Ponte – E sobre a Lava-Jato?

Luís Carlos Valois – O que iria acontecer, o [Sérgio] Moro [atual ministro da Justiça e Segurança Pública] seria o juiz de garantia e a Marcela Hardt a juíza do processo, ou o contrário? Não sei se iria mudar alguma coisa. Na verdade, o CNJ (Conselho Nacional de Justiça) me proíbe de falar sobre processo em andamento, de criticar inclusive o judiciário, mas minha crítica, é bom que se diga, é totalmente à favor do judiciário, que caminhe num sentido de ser mais justo, um sentido de justiça com ‘J’ maiúsculo, uma justiça social, verdadeira. Não um judiciário que é polícia, que é combatente. Minha crítica toda é de fundamento para que seja mais respeitado no mundo todo como um órgão de Justiça.

Ponte – E a lei Maria da Penha que talvez não entre no esquema de juiz de garantias. Acha positiva a decisão? Por que?
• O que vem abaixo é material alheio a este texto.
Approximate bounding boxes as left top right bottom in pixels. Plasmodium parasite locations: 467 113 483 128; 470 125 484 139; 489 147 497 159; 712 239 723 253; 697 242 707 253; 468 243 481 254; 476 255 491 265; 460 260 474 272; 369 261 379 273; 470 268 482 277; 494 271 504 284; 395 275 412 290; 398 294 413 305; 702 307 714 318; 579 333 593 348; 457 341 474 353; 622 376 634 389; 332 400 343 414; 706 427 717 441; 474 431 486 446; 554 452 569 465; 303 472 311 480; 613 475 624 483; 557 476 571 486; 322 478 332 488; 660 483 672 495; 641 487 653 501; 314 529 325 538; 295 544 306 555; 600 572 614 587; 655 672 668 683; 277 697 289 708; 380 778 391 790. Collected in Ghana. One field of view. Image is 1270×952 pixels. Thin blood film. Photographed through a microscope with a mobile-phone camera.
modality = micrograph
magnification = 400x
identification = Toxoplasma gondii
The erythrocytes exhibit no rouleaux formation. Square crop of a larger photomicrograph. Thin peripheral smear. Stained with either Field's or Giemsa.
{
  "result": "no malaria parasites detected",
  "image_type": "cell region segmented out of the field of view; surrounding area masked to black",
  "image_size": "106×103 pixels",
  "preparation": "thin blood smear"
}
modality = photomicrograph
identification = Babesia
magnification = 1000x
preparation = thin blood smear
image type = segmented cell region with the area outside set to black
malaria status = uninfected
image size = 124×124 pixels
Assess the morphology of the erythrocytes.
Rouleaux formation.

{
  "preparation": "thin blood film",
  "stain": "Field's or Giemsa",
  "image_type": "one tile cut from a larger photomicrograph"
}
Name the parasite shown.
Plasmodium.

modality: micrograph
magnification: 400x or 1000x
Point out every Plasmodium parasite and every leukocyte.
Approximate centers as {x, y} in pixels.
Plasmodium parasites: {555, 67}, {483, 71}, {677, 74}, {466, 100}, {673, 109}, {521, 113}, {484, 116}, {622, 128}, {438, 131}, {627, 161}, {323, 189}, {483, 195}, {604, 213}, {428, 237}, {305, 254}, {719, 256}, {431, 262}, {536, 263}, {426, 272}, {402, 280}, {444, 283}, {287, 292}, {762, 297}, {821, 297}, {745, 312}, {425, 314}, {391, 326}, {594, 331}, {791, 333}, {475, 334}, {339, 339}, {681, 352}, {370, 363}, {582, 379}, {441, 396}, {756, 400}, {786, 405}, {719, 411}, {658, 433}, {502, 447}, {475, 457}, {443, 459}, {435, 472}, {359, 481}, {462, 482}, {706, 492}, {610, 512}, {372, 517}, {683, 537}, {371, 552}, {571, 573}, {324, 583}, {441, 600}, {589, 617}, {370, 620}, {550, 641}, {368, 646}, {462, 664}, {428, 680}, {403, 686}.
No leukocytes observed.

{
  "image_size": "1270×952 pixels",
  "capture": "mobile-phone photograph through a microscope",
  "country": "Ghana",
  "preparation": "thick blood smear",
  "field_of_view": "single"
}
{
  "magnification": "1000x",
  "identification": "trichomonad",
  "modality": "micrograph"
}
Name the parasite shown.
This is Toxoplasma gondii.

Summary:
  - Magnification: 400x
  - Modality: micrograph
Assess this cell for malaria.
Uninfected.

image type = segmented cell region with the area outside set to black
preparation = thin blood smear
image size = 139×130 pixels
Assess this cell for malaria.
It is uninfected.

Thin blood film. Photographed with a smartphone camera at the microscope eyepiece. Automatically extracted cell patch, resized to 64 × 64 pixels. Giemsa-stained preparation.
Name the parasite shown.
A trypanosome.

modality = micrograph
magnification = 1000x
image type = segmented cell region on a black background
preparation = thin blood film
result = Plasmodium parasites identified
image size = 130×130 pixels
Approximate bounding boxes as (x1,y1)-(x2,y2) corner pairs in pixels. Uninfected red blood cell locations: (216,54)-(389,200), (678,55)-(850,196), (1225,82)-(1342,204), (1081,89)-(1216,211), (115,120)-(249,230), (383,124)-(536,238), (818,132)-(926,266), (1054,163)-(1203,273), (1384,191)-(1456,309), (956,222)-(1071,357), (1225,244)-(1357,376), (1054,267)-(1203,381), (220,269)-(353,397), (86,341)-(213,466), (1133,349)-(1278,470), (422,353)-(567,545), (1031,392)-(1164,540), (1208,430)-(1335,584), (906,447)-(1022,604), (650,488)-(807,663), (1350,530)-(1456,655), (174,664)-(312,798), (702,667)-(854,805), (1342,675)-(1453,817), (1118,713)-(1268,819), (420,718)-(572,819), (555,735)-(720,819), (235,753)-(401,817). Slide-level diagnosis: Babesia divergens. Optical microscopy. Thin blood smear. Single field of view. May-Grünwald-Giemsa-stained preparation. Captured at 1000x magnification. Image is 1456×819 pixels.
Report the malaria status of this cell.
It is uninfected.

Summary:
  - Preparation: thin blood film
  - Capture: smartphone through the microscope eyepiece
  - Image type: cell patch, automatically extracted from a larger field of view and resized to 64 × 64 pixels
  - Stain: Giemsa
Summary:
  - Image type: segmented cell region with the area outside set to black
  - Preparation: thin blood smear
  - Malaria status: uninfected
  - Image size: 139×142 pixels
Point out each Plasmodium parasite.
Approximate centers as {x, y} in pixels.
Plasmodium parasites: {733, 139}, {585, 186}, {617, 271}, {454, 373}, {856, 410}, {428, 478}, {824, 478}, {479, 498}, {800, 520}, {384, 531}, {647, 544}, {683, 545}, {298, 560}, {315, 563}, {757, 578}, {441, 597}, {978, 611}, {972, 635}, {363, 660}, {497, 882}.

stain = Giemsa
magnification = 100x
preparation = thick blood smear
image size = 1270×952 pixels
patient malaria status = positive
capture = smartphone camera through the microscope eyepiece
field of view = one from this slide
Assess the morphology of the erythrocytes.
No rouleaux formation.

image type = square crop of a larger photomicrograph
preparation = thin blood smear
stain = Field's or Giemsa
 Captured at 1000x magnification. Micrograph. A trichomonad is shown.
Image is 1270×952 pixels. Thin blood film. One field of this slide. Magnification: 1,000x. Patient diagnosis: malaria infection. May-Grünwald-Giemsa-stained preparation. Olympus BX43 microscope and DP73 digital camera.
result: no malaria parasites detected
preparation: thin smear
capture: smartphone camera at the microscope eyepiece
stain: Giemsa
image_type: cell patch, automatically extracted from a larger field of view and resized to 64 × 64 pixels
Luís Carlos Valois – Não sei porque excluíram a Maria da Penha e não sei se é positivo ou negativo a exclusão. Acho que o juiz de garantia vale para qualquer vara, se vale para a comum, por que não para a Maria da Penha? Ou, por acaso, a violência doméstica não precisa que seja um outro juiz no processo para que a pessoa que o responde tenha um juiz imparcial também? Não vejo nenhum motivo para excluir essa lei.

Arthur Stabile e Maria Teresa cruz, da Ponte Jornalismo.